To kick off World Ocean’s Day, Malama Maunalua hosted a community clean-up day on Saturday, June 4. The clean-up was done at Kuliʻouʻou Beach Park on Oahu.
Volunteers spent Saturday removing three different types of invasive algae smothering the coral reef ecosystem.
Alex Awo is a director for Malama Maunalua, a nonprofit working to restore and preserve Maunalua Bay.
“A lot of times people don’t realize some of our plants and animals are also causing that same type of impact where they are becoming a problem, they’re adding to that cause of pollution,” Awo explained.
“Behind me we actually have all of the invasive algae that we removed (Saturday),” he said pointing to more than a dozen green net bags filled with limu. “This is about 2,000 wet weight of this stuff.”
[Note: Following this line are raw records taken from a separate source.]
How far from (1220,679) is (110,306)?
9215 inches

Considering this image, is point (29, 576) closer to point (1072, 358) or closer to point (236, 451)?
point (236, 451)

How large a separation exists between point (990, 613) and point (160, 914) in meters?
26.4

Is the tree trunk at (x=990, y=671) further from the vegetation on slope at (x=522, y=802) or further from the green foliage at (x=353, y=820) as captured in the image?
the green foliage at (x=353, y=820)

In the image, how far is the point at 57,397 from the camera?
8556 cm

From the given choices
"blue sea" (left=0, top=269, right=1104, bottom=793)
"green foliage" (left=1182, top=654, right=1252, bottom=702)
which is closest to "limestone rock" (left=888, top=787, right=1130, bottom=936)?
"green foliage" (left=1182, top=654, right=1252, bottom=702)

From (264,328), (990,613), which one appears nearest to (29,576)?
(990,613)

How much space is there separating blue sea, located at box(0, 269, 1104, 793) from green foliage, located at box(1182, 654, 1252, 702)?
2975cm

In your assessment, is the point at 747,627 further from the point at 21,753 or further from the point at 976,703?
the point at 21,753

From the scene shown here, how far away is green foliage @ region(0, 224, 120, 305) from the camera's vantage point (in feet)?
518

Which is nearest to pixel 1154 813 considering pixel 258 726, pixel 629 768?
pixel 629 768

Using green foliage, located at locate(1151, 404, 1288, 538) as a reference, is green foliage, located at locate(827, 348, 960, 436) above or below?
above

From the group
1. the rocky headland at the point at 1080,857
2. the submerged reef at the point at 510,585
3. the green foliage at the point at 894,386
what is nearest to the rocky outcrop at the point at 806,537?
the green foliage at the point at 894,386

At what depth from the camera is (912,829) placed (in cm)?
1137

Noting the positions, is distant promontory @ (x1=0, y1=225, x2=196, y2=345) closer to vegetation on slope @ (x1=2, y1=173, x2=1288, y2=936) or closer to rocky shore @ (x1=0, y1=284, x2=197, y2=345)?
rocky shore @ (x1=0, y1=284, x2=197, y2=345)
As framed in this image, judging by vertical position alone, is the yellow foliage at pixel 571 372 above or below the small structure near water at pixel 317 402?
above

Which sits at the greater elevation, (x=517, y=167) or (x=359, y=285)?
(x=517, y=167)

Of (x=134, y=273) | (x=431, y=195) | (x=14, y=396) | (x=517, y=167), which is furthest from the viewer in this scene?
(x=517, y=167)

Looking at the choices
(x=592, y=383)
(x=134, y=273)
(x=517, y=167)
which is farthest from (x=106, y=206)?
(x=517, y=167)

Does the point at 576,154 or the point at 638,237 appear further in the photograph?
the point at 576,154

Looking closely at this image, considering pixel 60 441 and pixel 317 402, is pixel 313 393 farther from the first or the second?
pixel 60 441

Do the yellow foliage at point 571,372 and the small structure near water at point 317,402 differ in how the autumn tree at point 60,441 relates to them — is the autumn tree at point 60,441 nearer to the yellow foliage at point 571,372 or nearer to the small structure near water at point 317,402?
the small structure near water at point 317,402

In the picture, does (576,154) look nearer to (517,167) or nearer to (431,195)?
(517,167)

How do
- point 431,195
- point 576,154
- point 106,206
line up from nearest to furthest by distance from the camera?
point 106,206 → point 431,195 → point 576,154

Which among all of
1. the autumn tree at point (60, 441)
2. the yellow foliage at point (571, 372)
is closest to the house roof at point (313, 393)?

And it’s all done by hand to ensure they don’t kill any native plants or animals.
To date, Awo said Malama Maunalua has removed more than four million pounds of invasive algae. He showed a photo of Kuli’ou’ou Beach Park completely overrun with algae in 2009 when they first started doing this. And he had a second photo of the area, taken several years later, looking closer to how it currently looks.
Once they collected the algae, Awo said they take it to other businesses who turn it into compost.
“Which is pretty awesome for us because we found a pretty pono and sustainable solution to take a really big negative problem and turn it into something positive and upcycle it on an island where sustainability is everything,” said Awo.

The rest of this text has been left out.